Task set.
A. List every percentage figure in the capital program excerpt below, with what each one refers to.
B. Answer these questions from the capital program excerpt below, one per line:
(i) About how much of the increase will be in the United States?
(ii) When will the capital program be reviewed?
(iii) What rig count is expected in California in the first half of 2012?

Selected extract.

──────────

About $500 million of this increase will be in the United States, mainly in the Permian Basin, and the rest will be spent in the international projects, including the Al Hosn Gas Project and Iraq. The program breakdown is 84% oil and gas, about 11% in midstream, and 5% in chemicals. We will review our capital program around midyear and adjust as conditions dictate. The following is a geographic overview of the program. In domestic oil and gas and related midstream projects, development capital will be about 55% of our total program. In California, we expect to spend about 21% of our total capital. We expect the rig count to remain constant in the first half of 2012 at 31, same as what we were running at the end of the year. We are seeing improvement with respect to permitting issues in the state.

──────────

Dataset extract.
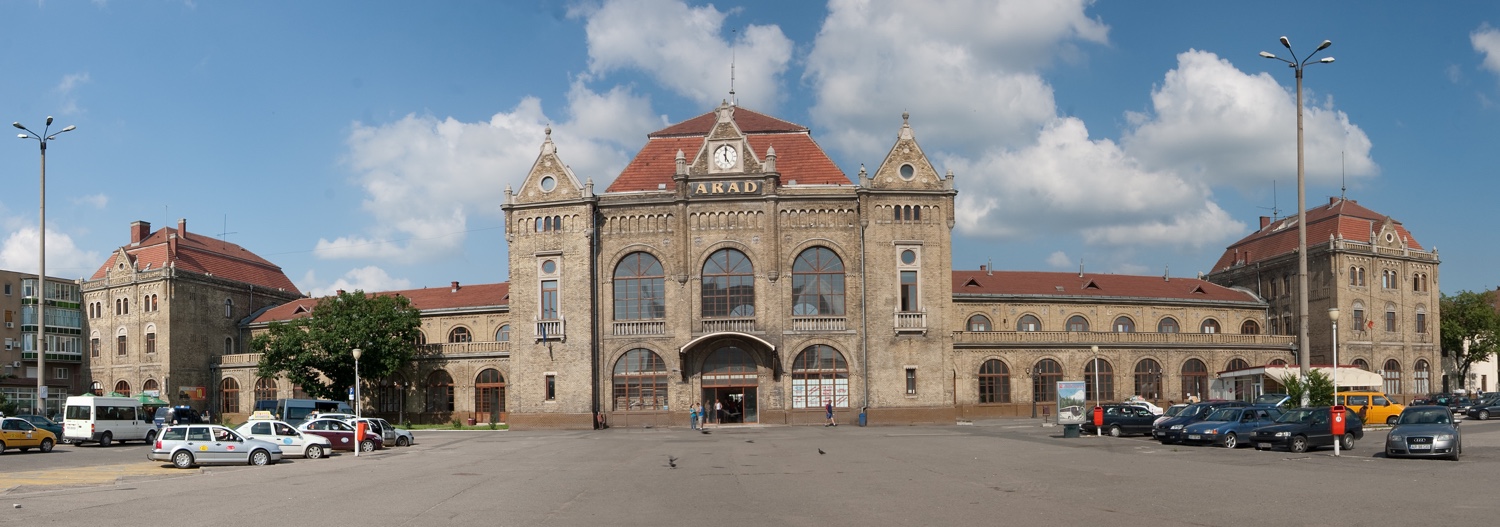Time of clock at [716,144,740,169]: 5:00
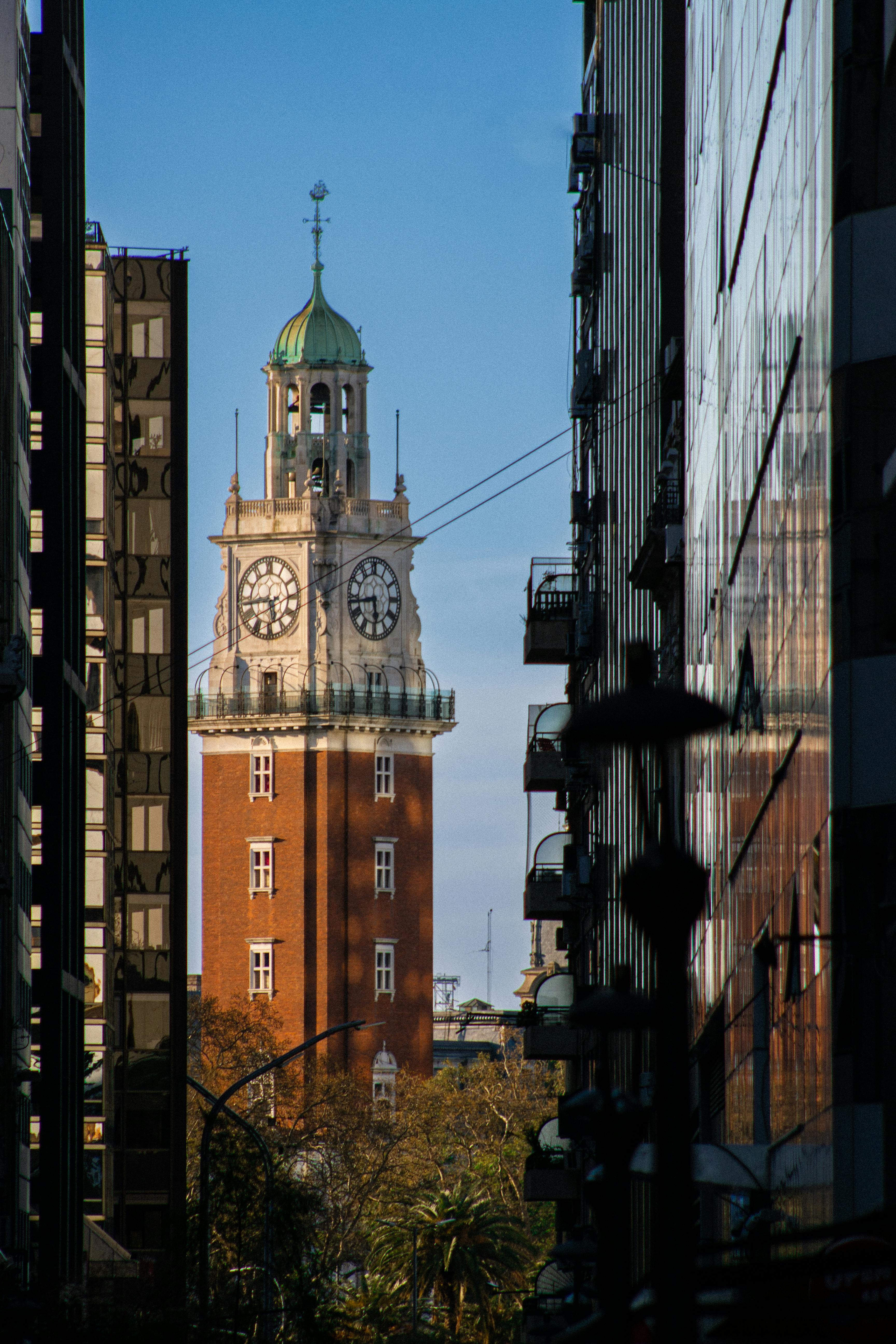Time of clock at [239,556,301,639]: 5:44
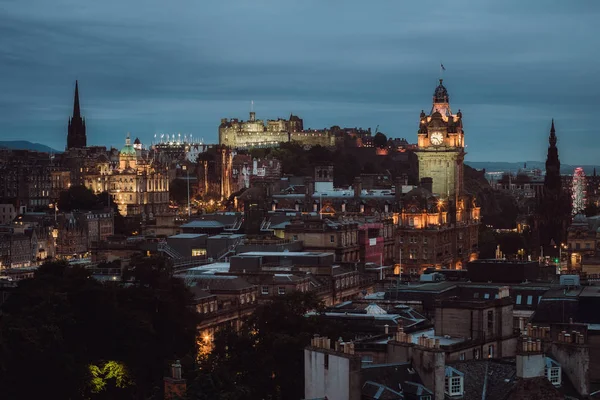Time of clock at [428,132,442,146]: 9:25
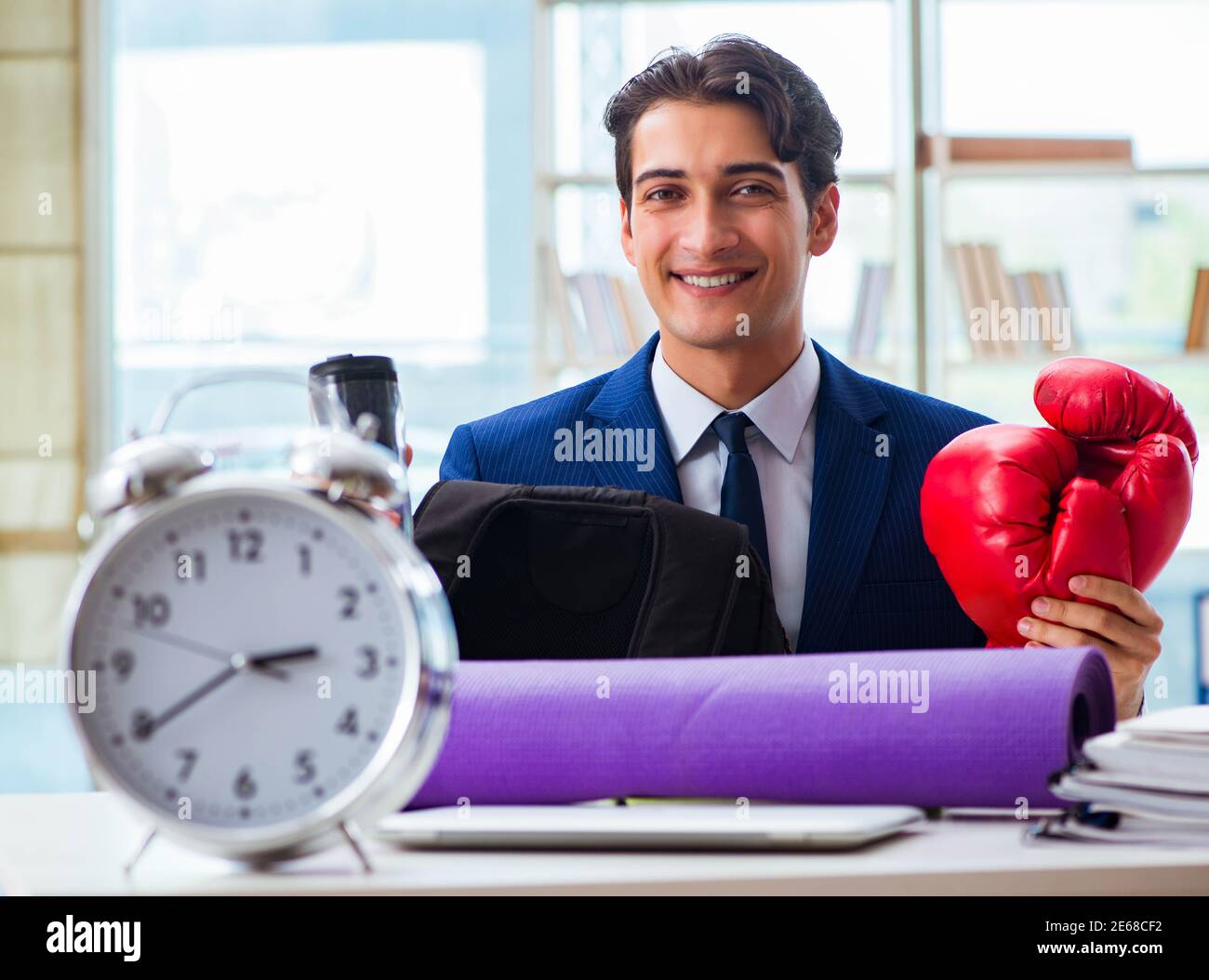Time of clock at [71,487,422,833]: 2:39
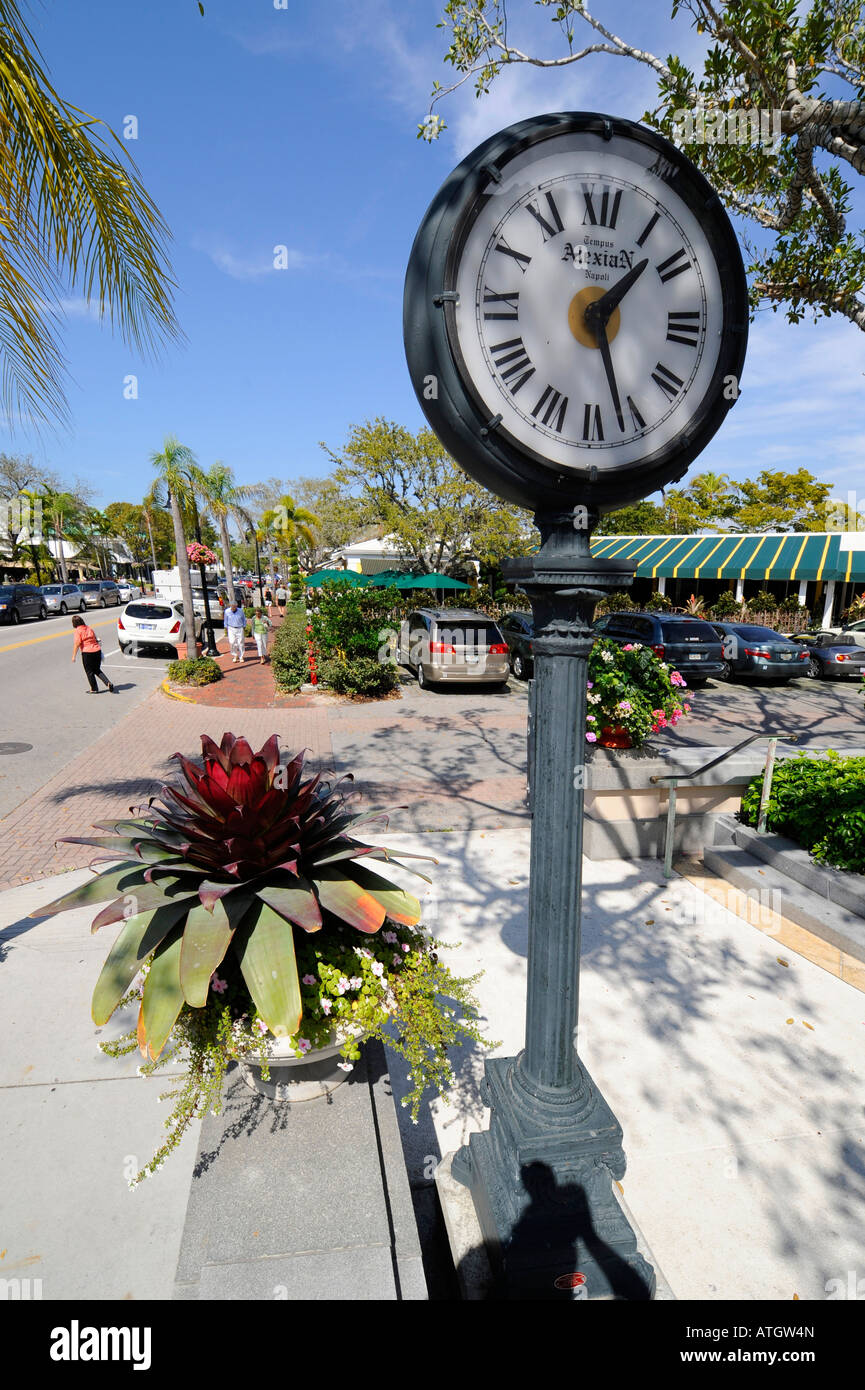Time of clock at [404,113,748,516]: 1:26
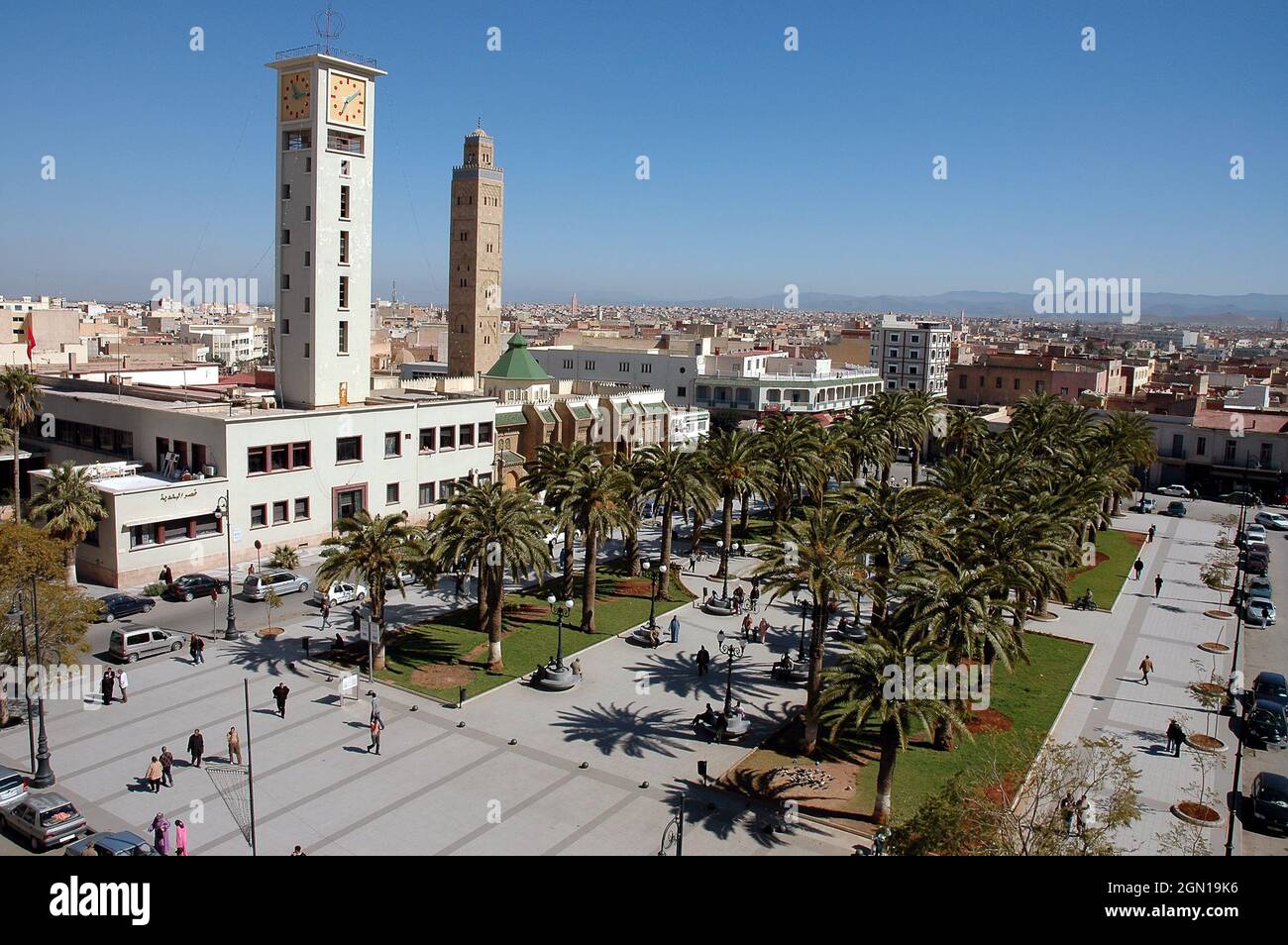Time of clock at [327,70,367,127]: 7:09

──────────

Task solutions.
A.
84%: oil and gas share of the program breakdown
About 11%: midstream share of the program breakdown
5%: chemicals share of the program breakdown
About 55%: development capital in domestic oil and gas and related midstream projects, as a share of the total program
About 21%: share of total capital expected to be spent in California

B.
(i) About $500 million, mainly in the Permian Basin.
(ii) Around midyear.
(iii) 31.